The refugee camp did not sleep.
It only quieted in patches, the way a wounded beast quieted after spending all its strength screaming. Fires burned low across the sand, surrounded by people wrapped in torn cloth, borrowed blankets, and whatever scraps had survived the flight from the city. Some sat with empty eyes, staring at the flames without seeing them. Some clung to family members as if one loose breath might take them away. Children whimpered in their sleep. Elders whispered prayers beneath cracked lips. The injured groaned whenever healers passed between the tents with bowls of water and blood-stained bandages.
Kai'Sa sat near the edge of the camp, where the firelight thinned and the open desert began.
She should have been helping.
That thought kept returning, even after she had spent the entire day doing nothing else.
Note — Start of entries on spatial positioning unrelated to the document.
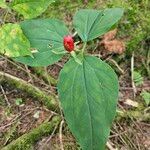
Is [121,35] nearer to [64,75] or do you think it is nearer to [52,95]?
[52,95]

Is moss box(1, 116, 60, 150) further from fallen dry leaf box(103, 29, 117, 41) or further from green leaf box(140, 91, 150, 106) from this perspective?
fallen dry leaf box(103, 29, 117, 41)

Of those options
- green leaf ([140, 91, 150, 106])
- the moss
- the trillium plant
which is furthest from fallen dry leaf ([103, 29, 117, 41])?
the trillium plant

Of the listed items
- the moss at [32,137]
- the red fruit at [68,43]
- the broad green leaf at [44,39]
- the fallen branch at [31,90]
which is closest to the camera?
the red fruit at [68,43]

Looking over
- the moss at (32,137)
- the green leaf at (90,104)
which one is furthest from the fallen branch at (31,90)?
the green leaf at (90,104)

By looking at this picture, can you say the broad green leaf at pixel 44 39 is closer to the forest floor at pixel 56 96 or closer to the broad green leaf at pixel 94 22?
the broad green leaf at pixel 94 22

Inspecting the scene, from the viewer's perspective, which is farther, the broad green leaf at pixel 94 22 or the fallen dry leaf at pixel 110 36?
the fallen dry leaf at pixel 110 36

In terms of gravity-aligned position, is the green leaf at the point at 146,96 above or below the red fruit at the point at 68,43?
below

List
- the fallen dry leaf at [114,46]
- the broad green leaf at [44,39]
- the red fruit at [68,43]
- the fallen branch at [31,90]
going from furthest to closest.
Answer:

She had carried people out of collapsed streets. She had cut through rubble with living blades of Void-born energy. She had dragged survivors from beneath broken stone, guided lost children through dust clouds, held off frenzied Xer'Sai long enough for the slow and wounded to move. Her throat was dry, her arms ached, and even beneath the second skin of her carapace, every muscle felt heavy.
Still, when she looked back at the camp, all she saw was more that needed doing.
A soft scrape of stone against sand sounded behind her.
"You are allowed to sit down," Kai'Sa said without turning.
Taliyah gave a tired laugh. "I was going to say the same thing."
Kai'Sa glanced over her shoulder.
Taliyah looked as exhausted as Kai'Sa felt. Dust clung to her hair and cheeks. Her sleeves were torn. One side of her face was marked by a shallow cut, already cleaned but not yet closed. She carried herself upright, but the effort showed in the tightness around her mouth and the stiffness in her shoulders.
She lowered herself onto a flat stone beside Kai'Sa with a quiet sigh.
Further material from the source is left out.